Overslaan en naar de inhoud gaan
Top
Analyse woningbouwprogramma 2018-2025 Amsterdam
Hoofdstad heeft zeer ambitieuze bouwdoelstellingen

Het Amsterdamse college heeft zich een uitermate ambitieus bouwprogramma ten doel gesteld: 7.500 woningen per jaar tot en met 2024. De nadruk in de nieuwe projecten verschuift naar woningbouw voor mensen met een laag of gemiddeld inkomen. Maar het ferme eisenpakket uit het linkse coalitieakkoord is niet meer in beton gegoten. Ongeveer de helft van de geplande productie zit in het betaalbare segment.
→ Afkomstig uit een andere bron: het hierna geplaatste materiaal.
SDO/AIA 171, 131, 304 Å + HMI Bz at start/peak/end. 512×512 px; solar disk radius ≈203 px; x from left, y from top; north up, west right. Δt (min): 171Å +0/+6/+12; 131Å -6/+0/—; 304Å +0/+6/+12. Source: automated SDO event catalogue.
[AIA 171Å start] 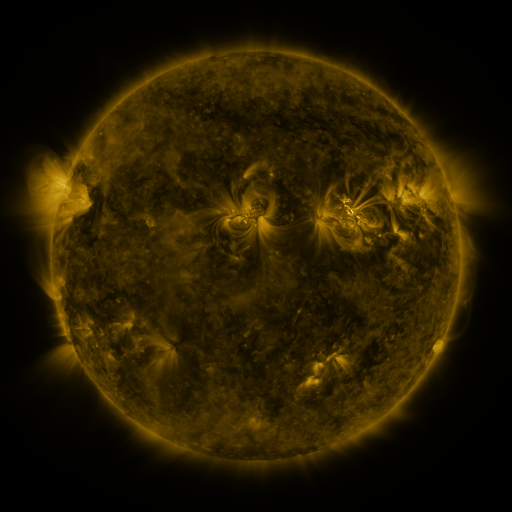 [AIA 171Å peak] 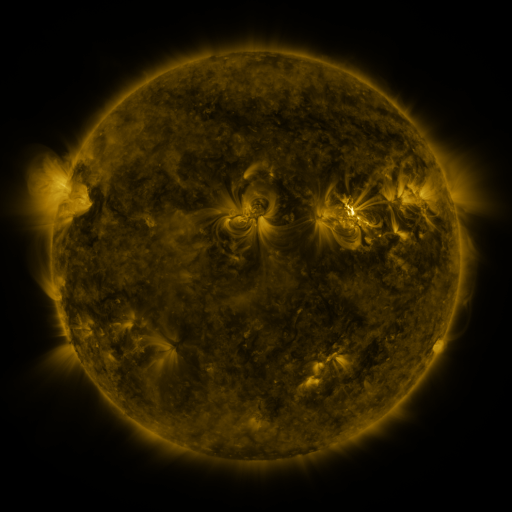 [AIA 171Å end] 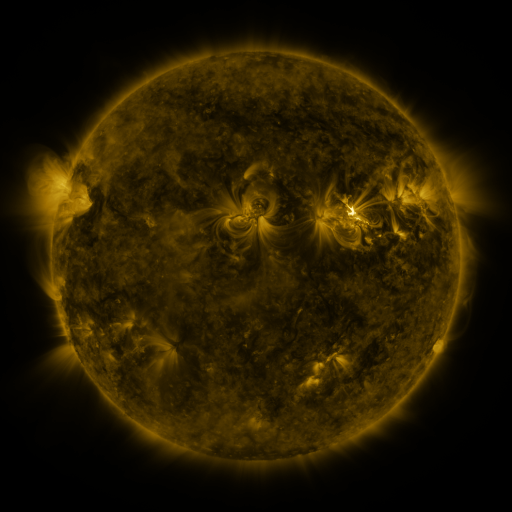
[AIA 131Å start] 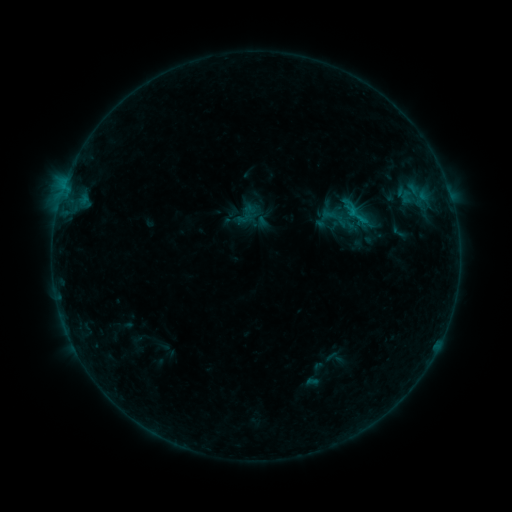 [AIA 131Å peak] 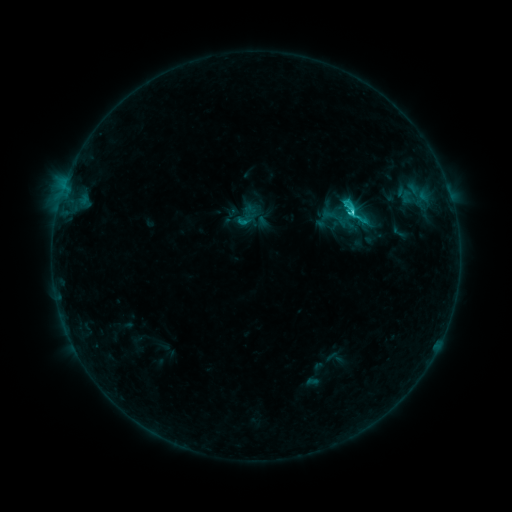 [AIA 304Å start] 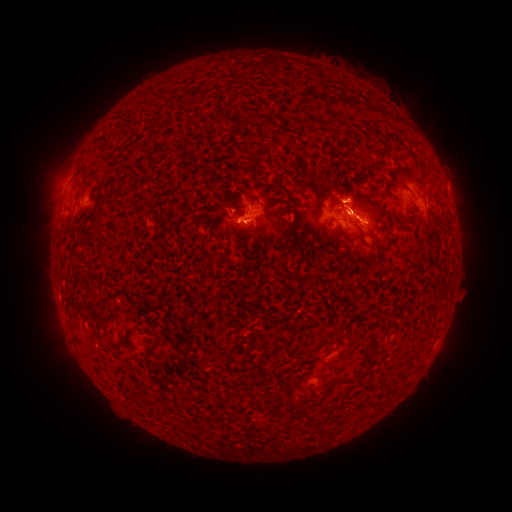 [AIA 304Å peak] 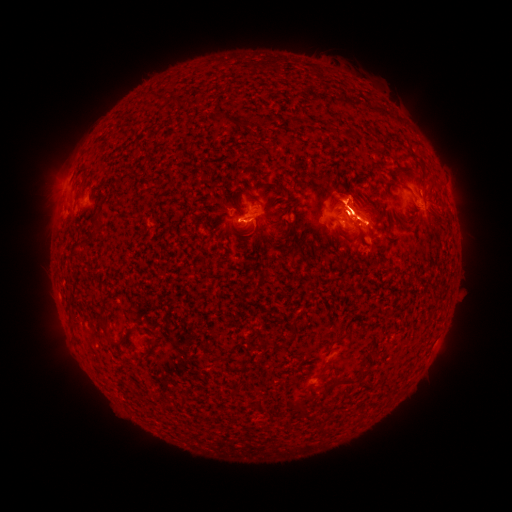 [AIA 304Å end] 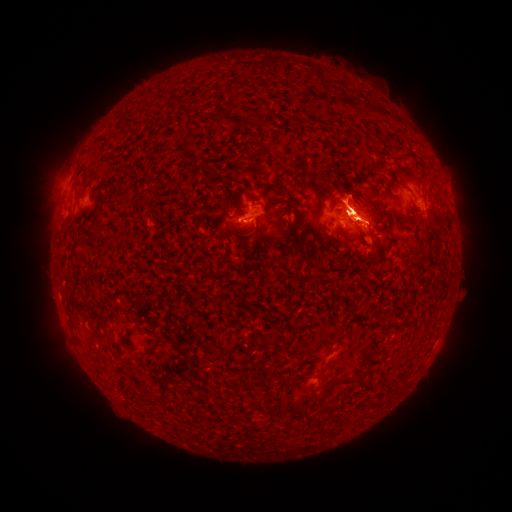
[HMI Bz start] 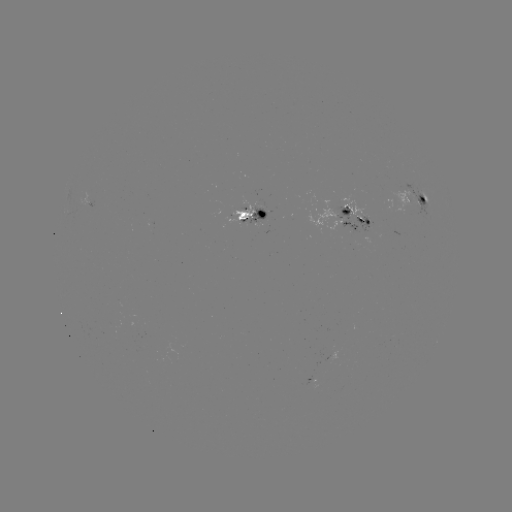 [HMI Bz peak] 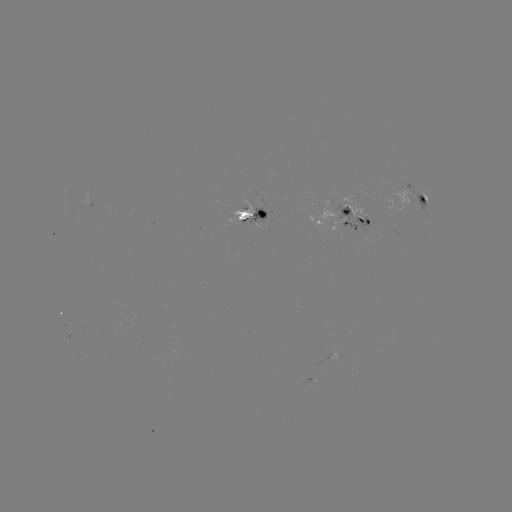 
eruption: (29, 139, 82, 234)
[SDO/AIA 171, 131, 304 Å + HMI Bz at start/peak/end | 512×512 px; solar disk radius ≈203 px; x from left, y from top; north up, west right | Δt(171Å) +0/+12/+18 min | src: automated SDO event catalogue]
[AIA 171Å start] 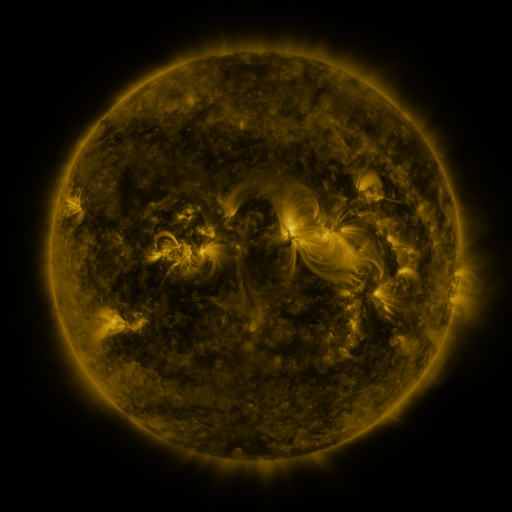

Bouwwethouder Laurens Ivens van Amsterdam heeft de ambitieuze productiedoelstellingen van het nieuwe college vertaald in een concreet woningbouwprogramma voor de periode 2018-2025. In die periode wil het college gemiddeld 7.500 woningen per jaar in aanbouw nemen, historisch gezien een piekproductie. Ivens: "Wij zijn er klaar voor om deze historisch hoge nieuwbouwaantallen te realiseren, hopelijk zijn er ook voldoende bouwvakkers te vinden en gaat het Rijk ook meehelpen.”
Dat laatste zal nodig zijn want de Amsterdamse woningcorporaties - ingepland voor een derde van de productie - worden door het oplopen van allerlei heffingen steeds verder afgeknepen door het kabinet. Daar bovenop wil het college de verkoop van corporatiewoningen een halt toeroepen. Directeur Egbert de Vries van de AFWC heeft in een eerste reactie al laten weten dat de Amsterdamse corporaties financieel niet in staat zijn de geplande 2.500 sociale corporatiewoningen per jaar te bouwen als de heffingen maar blijven stijgen.
Die 2.500 is overigens de 'planvoorraad'. Directeur Pierre van Rossum van Grond & Ontwikkeling gaat er van uit dat daarvan 75 procent wordt gerealiseerd. Dat zijn 1.825 sociale corporatiewoningen, inclusief studentenwoningen. Dat klinkt al iets behapbaarder dan 2.500, maar komt nog altijd hoger dan de sociale productie van de corporaties de afgelopen jaren. Die kwam uit op 1.308 (2017) en 1.251 in 2016.

 


Amsterdam mikt tot 2025 op een historisch hoge bouwproductie met 7.500 woningen per jaar
 

Planvoorraad versus productie

De Amsterdamse planvoorraad bestaat uit 73.093 woningen in de periode tot 2025. Belangrijke bouwlocaties zijn het Amstelkwartier, de Sluisbuurt, Buiksloterham, Elzenhagen, Riekerhaven, Sloterdijk, Amstel III en Geuzenveld-Slotermeer.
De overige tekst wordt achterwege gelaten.